Why Book Sales Figures Are So Hard to Interpret (and Complete Sales Figures Nearly Impossible to Find)

The most consequential reporting mistake I’ve ever made was to publish an unsourced data point from the DOJ vs Penguin Random House antitrust trial in August 2022.

During this trial, the US government had to prove that anticipated top-selling books, those receiving an advance of $250,000 or higher, are treated differently by publishers, and market harm would occur to authors of such books if PRH (the biggest of the Big Five) acquired Simon & Schuster. The DOJ won the case, and PRH didn’t acquire Simon & Schuster. A private equity firm later did.

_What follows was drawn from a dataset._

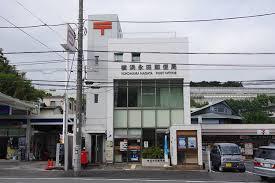 横浜永田郵便局の画像1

During the trial, countless publishing statistics were discussed but not necessarily sourced, and in the dense thicket of my August 31, 2022 article, DOJ vs. PRH: The Key Questions of the Trial, I listed many of them. For example, of the 58,000 trade titles published per year, fully half of those titles sell fewer than one dozen books, and more broadly 90 percent of titles sell fewer than 2,000 units. While the first statistic seemed rather shocking (and I stated “not a typo” in the article), the second one was fairly ordinary—at least for anyone who’s ever accessed Circana BookScan—plus variations of it sometimes appear in the New York Times. For example, in 2021, they shared a BookScan stat that 98 percent of the books that publishers released in 2020 sold fewer than 5,000 copies.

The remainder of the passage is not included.